@groupby/ai-dev 0.5.1 → 0.5.4

package/teams/snpd/skills/council-review/SKILL.md

@@ -0,0 +1,243 @@
+---
+name: council-review
+description: "Multi-model code review council inspired by Karpathy's LLM Council. Spawns 3 sub-agents on different models (Claude Opus 4.8, GPT-5.3 Codex, GPT-5.5) to independently review code changes, then synthesizes and votes on the best comments to produce a unified, high-signal review. Use when the user says /council-review, 'council review', 'multi-model review', 'review council', or 'LLM council'."
+---
+
+# LLM Council Code Review
+
+## Purpose
+
+Provide a high-quality, consensus-driven code review by running **three independent
+reviewers on different LLM models**, then synthesizing their findings into a single
+review ranked by agreement and severity — similar to
+[Karpathy's LLM Council](https://github.com/karpathy/llm-council).
+
+The insight: different models catch different things. One model may spot a race
+condition another misses; one may flag a security issue the others gloss over.

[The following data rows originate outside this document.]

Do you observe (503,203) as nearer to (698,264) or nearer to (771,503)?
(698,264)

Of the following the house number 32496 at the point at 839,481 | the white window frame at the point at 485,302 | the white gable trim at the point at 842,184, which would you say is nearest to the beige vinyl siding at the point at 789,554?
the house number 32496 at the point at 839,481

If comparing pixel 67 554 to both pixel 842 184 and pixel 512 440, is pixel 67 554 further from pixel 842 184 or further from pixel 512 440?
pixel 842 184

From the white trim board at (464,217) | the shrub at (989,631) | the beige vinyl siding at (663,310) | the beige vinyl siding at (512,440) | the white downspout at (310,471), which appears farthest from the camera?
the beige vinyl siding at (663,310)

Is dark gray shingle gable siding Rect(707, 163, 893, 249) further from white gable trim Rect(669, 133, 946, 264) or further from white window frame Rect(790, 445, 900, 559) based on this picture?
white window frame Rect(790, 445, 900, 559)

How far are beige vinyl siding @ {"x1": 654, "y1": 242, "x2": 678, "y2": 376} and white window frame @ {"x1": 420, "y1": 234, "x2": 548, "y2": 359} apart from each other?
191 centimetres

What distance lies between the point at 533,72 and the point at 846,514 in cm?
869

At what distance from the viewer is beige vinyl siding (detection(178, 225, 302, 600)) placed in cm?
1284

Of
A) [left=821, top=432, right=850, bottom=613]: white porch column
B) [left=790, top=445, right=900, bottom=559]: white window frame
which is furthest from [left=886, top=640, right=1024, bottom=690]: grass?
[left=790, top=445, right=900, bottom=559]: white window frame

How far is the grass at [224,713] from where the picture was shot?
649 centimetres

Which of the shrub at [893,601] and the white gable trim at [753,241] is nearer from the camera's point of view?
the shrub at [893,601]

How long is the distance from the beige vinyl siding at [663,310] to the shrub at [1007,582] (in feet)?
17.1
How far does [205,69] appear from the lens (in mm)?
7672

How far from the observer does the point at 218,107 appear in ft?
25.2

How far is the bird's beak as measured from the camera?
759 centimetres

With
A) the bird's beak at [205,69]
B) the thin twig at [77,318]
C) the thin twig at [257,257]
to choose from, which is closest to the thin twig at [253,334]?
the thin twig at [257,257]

+By requiring consensus, noise drops and signal rises.
+
+## Models Used (The Council)
+
+| Seat       | Model ID            | Strengths                                      |
+|------------|---------------------|-------------------------------------------------|
+| Reviewer A | `claude-opus-4.8`   | Deep reasoning, architecture, subtle logic bugs |
+| Reviewer B | `gpt-5.3-codex`     | Code-native, practical fixes, test gaps          |
+| Reviewer C | `gpt-5.5`           | Broad knowledge, security, API design            |
+
+## Trigger
+
+Activate this skill when the user says any of:
+- `/council-review`
+- `council review my changes`
+- `multi-model review`
+- `LLM council review`
+- `review council`
+
+## Inputs
+
+The user may provide:
+- **No argument** → review local uncommitted changes (staged + unstaged)
+- **`--staged`** → review only staged changes
+- **`--branch`** → review current branch diff vs `origin/main`
+- **`--commits <N>`** → review the last N commits (ignores uncommitted changes)
+- **`--commits <sha>..<sha>`** → review a specific commit range
+- **`--pr <number>`** → review a specific GitHub PR
+- **A file path or glob** → review only those files
+
+Natural language also works:
+- "review my last 2 commits" → same as `--commits 2`
+- "review last 3 commits before I open a PR" → same as `--commits 3`
+
+## Workflow
+
+### Phase 0: Repo Discovery
+
+Before reviewing any code, discover the **current repo's own rules**. Do not
+carry assumptions from another repo.
+
+1. **Confirm repository scope:**
+   - Run `git status --short` and `git branch --show-current`.
+   - Identify the repo root and project type.
+
+2. **Discover review configuration:**
+   - Check for these files and read them if present:
+     - `.github/workflows/claude-pr-review.yml` or `.github/workflows/claude.yml`
+     - `.github/workflows/build-pr.yaml`
+     - `.github/PULL_REQUEST_TEMPLATE.md`
+     - `.github/CODEOWNERS`
+   - Run this skill's bundled `scripts/summarize_review_config.py` script for a
+     quick context summary — it is repo-agnostic and works on any repository.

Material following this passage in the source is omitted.